- 文書抜粋:
「アウトポスト」(2020)
- 監督:ロッド・ルーリー
- 脚本:エリック・ジョンソン、ポール・タマシー
- 原作:ジェイク・タッパー『The Outpost: An Untold Story of American Valor』
- 製作:ポール・タマシー、マーク・フライドマン、ジェフリー・グリーンスタイン、ポール・メリーマン、ジョナサン・ヤンガー、レス・ウェルドン
- 製作総指揮:ジェイク・タッパー、アンドリュー・ゲオルギエフ、ジョアンナ・カラファティス、ジョン・カラファティス、アヴィ・ラーナー、トレヴァー・ショート、マーク・ライノ・スミス、ロバート・ヴァン・ノーデン、トミー・ヴラホプロス
- 音楽:ラリー・グループ
- 撮影:ロレンツォ・セナトーレ
- 編集:マイケル・J・ドゥーシー
- 出演:スコット・イーストウッド、ケイレブ・ランドリー=ジョーンズ、オーランド・ブルーム、マイロ・ギブソン、ジェイコブ・スキピオ 他
「わらの犬」リメイク版で知られるロッド・ルーリー監督が、2006年のアフガニスタン紛争で、防御力の脆弱性から最悪の前哨基地であったキーティング基地でのタリバン兵とアメリカ軍の戦闘、カムデシュの戦いを映画化した作品。
ジェイク・タッパーによるノンフィクション小説を原作としており、やや脚色はされているようです。

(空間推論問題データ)
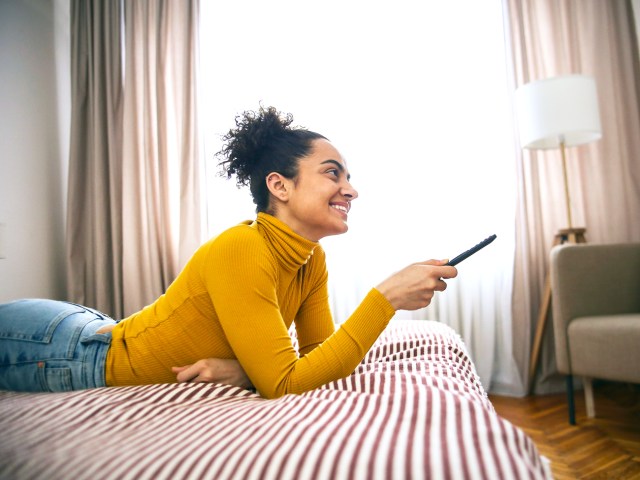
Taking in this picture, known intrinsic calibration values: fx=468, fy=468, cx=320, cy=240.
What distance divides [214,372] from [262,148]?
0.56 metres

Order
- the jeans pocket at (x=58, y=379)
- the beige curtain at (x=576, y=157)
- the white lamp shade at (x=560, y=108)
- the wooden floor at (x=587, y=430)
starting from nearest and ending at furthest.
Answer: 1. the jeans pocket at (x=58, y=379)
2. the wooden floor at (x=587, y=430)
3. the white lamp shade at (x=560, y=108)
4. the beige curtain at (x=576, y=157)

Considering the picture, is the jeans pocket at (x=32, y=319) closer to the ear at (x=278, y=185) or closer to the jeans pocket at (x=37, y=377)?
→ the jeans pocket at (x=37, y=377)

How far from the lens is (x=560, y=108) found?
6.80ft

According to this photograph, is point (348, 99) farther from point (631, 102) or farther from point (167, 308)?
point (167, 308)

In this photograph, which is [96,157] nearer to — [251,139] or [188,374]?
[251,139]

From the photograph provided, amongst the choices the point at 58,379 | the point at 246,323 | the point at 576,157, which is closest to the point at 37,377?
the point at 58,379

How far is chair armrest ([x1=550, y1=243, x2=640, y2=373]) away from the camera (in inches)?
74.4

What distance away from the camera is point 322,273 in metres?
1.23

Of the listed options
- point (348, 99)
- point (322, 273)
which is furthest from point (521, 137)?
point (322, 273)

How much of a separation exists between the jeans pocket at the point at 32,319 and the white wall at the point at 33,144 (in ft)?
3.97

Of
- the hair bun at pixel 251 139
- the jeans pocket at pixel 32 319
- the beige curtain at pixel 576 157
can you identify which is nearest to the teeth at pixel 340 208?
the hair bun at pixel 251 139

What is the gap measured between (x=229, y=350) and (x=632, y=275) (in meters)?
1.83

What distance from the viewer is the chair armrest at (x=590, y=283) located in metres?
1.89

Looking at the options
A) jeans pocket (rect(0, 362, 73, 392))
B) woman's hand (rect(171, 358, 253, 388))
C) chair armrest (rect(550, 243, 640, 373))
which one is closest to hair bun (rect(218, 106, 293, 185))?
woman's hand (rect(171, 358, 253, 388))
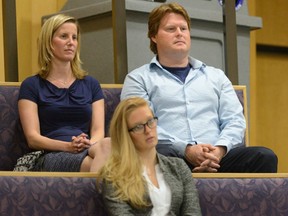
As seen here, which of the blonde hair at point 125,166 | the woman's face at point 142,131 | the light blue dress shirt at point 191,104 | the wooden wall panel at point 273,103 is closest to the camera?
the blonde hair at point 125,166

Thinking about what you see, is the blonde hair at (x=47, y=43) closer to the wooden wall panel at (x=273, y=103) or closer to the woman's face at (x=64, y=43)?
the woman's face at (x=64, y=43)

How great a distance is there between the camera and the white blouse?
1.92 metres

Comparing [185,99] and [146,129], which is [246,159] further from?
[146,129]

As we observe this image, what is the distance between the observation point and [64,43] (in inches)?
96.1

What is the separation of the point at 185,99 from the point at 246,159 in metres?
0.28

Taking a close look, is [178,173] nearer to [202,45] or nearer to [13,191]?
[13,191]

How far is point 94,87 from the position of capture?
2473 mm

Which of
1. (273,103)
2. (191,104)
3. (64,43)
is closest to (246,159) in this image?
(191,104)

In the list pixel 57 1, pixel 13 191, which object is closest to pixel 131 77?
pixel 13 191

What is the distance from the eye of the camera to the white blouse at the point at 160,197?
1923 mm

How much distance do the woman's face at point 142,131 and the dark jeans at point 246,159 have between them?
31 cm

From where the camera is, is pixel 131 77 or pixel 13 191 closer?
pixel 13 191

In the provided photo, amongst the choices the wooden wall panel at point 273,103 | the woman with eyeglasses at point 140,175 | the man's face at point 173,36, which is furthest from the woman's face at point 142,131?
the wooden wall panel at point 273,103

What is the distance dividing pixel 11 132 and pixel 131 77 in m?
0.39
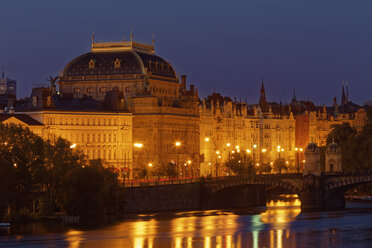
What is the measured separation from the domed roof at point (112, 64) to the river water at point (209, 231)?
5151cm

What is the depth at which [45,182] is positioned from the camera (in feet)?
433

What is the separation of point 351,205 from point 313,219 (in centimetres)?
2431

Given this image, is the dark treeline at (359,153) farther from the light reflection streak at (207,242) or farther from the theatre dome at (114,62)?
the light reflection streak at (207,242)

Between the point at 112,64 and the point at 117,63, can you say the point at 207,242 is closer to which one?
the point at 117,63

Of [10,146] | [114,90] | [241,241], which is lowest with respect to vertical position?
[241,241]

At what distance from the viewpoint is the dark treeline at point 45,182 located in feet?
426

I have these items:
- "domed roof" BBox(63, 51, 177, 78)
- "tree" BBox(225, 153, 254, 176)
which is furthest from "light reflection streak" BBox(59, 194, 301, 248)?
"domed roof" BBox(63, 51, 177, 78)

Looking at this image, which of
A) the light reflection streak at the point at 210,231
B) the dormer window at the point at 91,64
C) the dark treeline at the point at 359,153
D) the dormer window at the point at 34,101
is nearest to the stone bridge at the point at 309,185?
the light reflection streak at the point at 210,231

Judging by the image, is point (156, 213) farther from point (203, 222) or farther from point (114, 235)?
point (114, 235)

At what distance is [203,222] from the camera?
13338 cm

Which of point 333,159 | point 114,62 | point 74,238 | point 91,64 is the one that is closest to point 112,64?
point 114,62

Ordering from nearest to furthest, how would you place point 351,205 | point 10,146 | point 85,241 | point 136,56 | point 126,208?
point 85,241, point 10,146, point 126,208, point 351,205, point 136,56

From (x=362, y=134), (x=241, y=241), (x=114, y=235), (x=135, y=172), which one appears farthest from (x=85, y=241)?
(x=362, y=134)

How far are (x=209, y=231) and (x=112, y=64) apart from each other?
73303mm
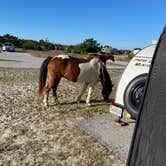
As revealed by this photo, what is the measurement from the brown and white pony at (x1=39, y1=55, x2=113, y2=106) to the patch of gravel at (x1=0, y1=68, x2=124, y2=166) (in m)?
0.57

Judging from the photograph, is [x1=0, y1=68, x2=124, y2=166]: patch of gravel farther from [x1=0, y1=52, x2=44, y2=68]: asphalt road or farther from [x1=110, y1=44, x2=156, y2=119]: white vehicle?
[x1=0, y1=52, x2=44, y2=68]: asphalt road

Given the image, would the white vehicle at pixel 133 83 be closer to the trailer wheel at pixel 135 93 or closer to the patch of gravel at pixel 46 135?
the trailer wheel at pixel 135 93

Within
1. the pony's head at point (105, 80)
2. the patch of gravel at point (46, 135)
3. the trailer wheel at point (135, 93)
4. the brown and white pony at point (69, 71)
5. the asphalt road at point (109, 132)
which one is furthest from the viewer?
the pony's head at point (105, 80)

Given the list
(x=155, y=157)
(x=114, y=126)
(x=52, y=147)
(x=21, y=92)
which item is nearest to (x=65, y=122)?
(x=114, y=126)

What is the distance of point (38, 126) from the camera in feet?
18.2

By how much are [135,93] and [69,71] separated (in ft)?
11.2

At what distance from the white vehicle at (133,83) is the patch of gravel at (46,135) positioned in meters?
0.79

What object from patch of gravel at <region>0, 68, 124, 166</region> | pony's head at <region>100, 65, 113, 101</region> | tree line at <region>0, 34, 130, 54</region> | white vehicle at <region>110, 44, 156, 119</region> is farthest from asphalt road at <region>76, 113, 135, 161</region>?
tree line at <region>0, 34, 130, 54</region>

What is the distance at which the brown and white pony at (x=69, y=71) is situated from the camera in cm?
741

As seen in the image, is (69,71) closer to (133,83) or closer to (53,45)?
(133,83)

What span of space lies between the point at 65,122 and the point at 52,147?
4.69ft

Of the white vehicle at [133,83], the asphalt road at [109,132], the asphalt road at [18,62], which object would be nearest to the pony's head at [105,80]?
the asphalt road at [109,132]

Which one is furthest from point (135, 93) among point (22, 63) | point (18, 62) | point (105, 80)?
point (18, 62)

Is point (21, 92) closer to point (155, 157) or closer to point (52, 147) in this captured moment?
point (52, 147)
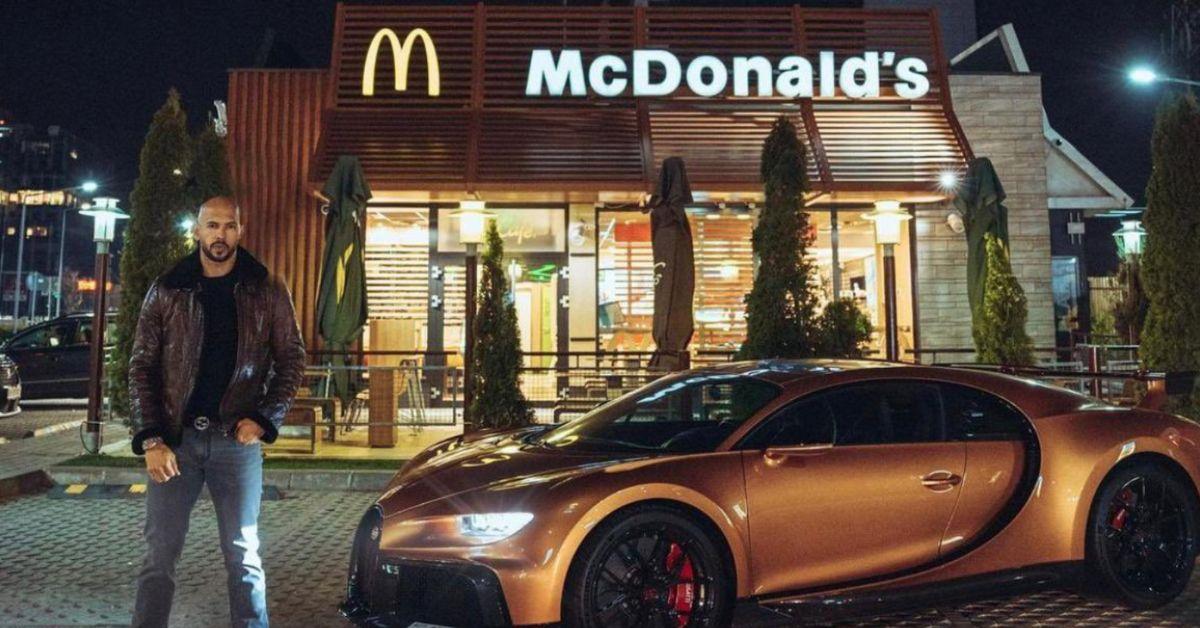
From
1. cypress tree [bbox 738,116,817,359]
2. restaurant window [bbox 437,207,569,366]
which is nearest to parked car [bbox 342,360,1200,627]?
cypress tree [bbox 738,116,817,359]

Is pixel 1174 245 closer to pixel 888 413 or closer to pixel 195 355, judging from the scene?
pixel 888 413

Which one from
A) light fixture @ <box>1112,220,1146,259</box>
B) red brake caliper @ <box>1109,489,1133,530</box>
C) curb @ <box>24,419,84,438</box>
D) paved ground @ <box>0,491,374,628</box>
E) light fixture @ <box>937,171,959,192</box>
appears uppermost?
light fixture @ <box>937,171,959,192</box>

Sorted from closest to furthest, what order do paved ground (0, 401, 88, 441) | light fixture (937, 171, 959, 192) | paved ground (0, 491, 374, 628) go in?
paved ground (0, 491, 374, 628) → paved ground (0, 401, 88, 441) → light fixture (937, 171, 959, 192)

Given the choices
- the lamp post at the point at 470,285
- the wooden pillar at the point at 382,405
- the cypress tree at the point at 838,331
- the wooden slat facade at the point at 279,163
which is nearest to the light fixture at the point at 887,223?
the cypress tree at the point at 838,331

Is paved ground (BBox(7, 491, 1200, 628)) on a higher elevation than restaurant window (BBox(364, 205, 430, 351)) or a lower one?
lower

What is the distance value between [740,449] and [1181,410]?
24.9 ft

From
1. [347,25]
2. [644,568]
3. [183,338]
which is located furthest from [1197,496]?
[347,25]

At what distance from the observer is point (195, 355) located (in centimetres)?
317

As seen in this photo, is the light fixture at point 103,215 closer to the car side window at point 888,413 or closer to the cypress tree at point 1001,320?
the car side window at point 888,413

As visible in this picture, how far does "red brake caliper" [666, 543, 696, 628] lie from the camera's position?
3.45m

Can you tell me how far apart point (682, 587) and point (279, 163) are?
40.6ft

...

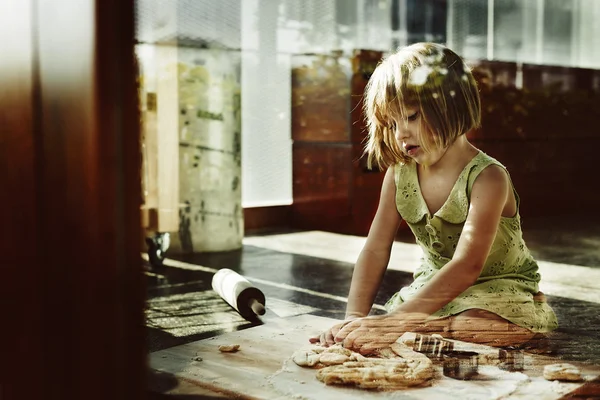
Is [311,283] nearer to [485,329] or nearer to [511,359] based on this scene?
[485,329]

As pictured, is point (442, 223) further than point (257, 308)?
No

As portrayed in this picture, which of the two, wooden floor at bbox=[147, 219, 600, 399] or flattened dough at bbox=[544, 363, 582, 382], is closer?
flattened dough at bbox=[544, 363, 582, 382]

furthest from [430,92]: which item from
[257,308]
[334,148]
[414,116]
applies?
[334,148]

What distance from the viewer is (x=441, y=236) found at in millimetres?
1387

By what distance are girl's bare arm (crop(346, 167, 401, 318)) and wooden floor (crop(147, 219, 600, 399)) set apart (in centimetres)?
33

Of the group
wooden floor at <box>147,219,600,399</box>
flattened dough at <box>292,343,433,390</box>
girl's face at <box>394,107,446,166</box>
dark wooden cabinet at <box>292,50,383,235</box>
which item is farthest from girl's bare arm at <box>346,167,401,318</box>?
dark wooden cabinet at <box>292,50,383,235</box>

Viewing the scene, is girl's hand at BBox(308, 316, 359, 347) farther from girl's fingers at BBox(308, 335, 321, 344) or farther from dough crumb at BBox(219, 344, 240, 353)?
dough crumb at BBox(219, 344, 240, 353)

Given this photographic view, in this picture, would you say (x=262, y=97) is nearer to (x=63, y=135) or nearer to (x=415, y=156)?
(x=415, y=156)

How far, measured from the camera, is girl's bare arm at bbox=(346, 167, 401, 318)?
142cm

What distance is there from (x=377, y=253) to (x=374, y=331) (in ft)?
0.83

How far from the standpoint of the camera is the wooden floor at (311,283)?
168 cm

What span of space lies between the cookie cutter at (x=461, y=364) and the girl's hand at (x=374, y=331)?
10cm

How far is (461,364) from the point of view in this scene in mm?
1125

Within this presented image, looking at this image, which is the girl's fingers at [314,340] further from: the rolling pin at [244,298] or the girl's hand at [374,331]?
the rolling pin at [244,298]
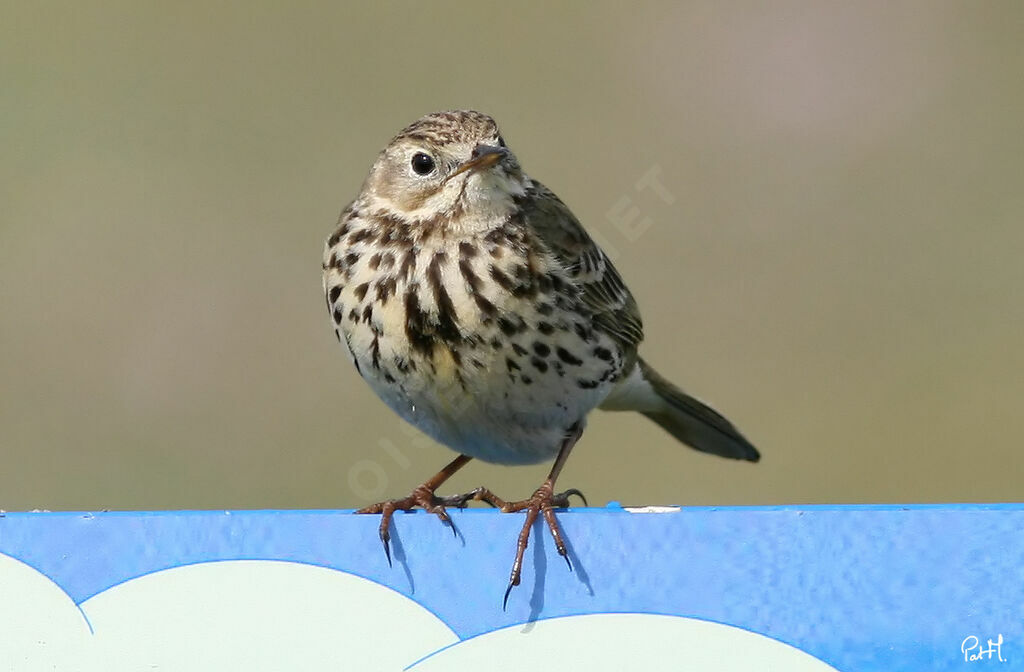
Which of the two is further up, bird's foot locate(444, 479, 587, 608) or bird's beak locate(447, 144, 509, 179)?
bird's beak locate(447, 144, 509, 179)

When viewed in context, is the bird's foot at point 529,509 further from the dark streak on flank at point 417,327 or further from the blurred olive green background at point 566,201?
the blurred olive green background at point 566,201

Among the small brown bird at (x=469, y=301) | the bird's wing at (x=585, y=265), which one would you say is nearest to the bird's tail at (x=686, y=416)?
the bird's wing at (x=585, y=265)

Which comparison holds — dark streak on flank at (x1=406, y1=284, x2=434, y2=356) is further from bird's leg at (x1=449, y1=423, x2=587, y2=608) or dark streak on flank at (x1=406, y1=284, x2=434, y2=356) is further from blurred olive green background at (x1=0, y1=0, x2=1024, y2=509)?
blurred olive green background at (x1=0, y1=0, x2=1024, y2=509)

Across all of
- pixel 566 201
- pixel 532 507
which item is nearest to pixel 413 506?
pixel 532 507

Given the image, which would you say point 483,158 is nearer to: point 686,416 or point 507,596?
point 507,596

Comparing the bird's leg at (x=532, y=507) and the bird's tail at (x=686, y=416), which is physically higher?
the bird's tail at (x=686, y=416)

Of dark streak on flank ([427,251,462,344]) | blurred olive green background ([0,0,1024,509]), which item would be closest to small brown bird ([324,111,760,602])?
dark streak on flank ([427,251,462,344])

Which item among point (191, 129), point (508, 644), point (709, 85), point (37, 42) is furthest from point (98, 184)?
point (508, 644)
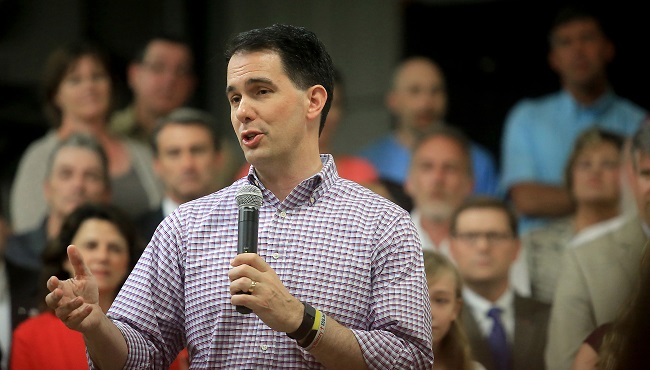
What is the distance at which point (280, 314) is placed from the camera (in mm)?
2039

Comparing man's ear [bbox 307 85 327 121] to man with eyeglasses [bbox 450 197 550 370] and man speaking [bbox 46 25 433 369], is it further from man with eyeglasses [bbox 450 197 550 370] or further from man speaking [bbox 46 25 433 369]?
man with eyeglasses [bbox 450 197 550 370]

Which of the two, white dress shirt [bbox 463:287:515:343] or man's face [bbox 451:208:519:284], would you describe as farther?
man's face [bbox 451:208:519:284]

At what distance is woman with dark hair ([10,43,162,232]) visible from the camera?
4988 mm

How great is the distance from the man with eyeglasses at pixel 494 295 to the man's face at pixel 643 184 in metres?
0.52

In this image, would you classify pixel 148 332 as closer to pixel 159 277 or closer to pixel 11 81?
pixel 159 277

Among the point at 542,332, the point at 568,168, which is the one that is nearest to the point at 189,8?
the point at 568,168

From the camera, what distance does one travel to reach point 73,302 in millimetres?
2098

- 指示 1: 映画「アウトポスト」に関する文書抜粋で「製作」として挙げられている人物を、すべて列挙してください。
- 指示 2:
映画「アウトポスト」に関する文書抜粋をもとに、次の各問にお答えください。
(a) 監督を務めたのは誰ですか。
(b) 原作のノンフィクション小説の著者は誰ですか。
(c) この作品が映画化した戦闘は何と呼ばれていますか。

- 回答 1: ポール・タマシー、マーク・フライドマン、ジェフリー・グリーンスタイン、ポール・メリーマン、ジョナサン・ヤンガー、レス・ウェルドン

- 回答 2:
(a) ロッド・ルーリー
(b) ジェイク・タッパー
(c) カムデシュの戦い